Tuesday, July 05, 2005

Flashes from the Past: A Lover of Words...

His father died when he was 4 years old, leaving him, his mother, and a younger brother to fend for themselves. His mother remained ambitious, making the decision to homeschool him (teaching him Latin, French, English, drawing, botany, and piano) in the hopes of having him admitted to the best grammar school in the city. He didn't get in at age 7, but he tried again at age 8, and got in.

From an early age, he loved words and loved to read. He started to read at 4 and his mother provided him with a steady supply of Arthurian legends, fairy tales and George MacDonald's Curdie books. By age 11, he was learning Greek and Shakespeare, and became fascinated by reading The Canterbury Tales in its original Middle English. He also loved to play around with and make up words. His young mother died from diabetes when he was just 12 years old, but he and his brother were fortunate to be adopted by a parish priest, a family friend.

This young man's love of words continued to grow as he progressed through school, and corresponded in made up languages with two cousins.
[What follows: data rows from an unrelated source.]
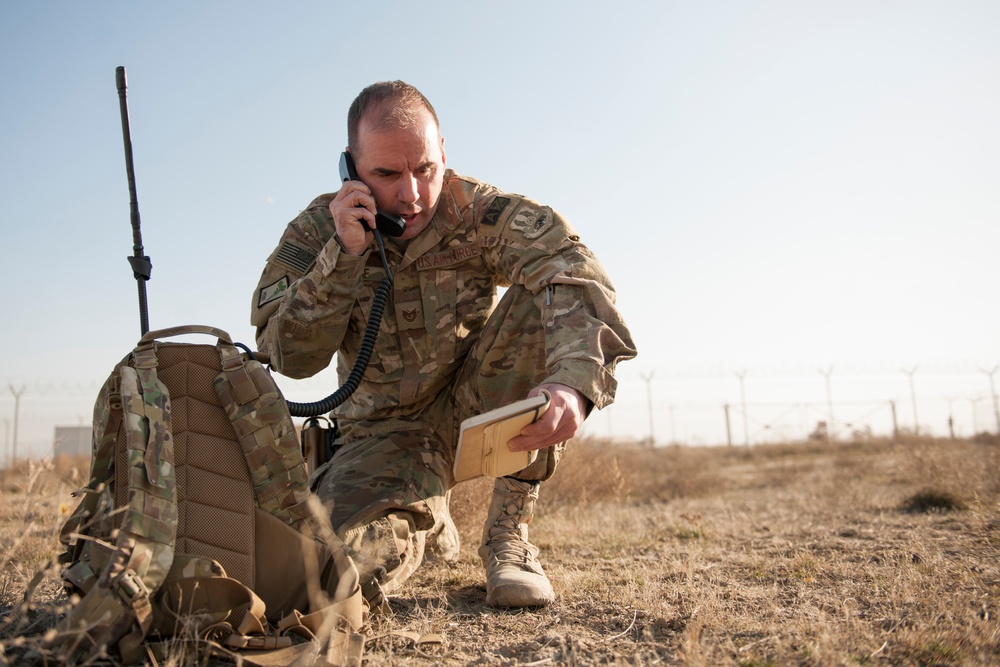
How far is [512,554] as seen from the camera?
2744 millimetres

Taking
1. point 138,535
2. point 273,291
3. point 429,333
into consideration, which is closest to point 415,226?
point 429,333

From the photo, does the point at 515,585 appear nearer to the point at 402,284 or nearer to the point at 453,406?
the point at 453,406

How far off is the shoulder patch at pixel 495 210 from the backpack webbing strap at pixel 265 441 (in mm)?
1329

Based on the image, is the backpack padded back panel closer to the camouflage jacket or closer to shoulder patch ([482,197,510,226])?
the camouflage jacket

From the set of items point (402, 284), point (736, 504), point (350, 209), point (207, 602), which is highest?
point (350, 209)

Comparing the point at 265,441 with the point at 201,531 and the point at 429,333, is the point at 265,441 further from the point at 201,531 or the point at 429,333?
the point at 429,333

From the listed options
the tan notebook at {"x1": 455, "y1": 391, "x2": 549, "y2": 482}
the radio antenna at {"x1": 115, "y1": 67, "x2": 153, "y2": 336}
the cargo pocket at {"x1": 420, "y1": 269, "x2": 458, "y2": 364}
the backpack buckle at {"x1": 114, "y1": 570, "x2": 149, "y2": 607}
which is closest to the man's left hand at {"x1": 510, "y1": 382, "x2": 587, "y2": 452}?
the tan notebook at {"x1": 455, "y1": 391, "x2": 549, "y2": 482}

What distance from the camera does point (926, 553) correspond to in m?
3.05

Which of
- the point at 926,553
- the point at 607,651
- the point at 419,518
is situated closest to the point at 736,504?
the point at 926,553

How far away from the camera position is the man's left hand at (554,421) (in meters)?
2.18

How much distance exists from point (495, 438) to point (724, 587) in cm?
116

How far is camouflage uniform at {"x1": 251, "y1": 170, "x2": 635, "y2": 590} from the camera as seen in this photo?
2.64m

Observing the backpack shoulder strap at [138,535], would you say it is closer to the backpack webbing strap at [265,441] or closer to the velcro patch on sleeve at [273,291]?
the backpack webbing strap at [265,441]

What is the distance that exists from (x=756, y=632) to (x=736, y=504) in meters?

One language, "Animalic" consisted only of animal names. Apparently, "Dog nightingale woodpecker forty" meant "You are an ass."

Here's a limerick he wrote to his cousin in the imaginary language "Nevbosh":

Dar fys ma vel gom co palt "Hoc
Pys go iskili far maino woc?
Pro si go fys do roc de
Do cat ym maino bocte
De volt fact soc ma taimful gyroc!"

The translation:

There was an old man who said "How
Can I possibly carry my cow?
For if I were to ask it
To get in my basket
It would make such a terrible row!"

Who was this budding philologist? This was J.R.R. Tolkien, later Oxford Professor and literary scholar, and author of The Hobbit, Lord of the Rings, and Silmarillion, among others. He often said he thought of names he liked first, then put them in stories.

Throughout his life, he was close to all of his children and told them stories to help them fall asleep. Many were apparently never recorded, but some were collected together for books that were published posthumously. The story of Roverrandom was told by him after one of his sons had lost a favorite toy on a vacation.

Tolkien often mentioned that everything he knew, he owed to his mother who died so young, and her deep religious faith. Quote, "However by name a Tolkien, I have the taste, talents and education of a Suffield.”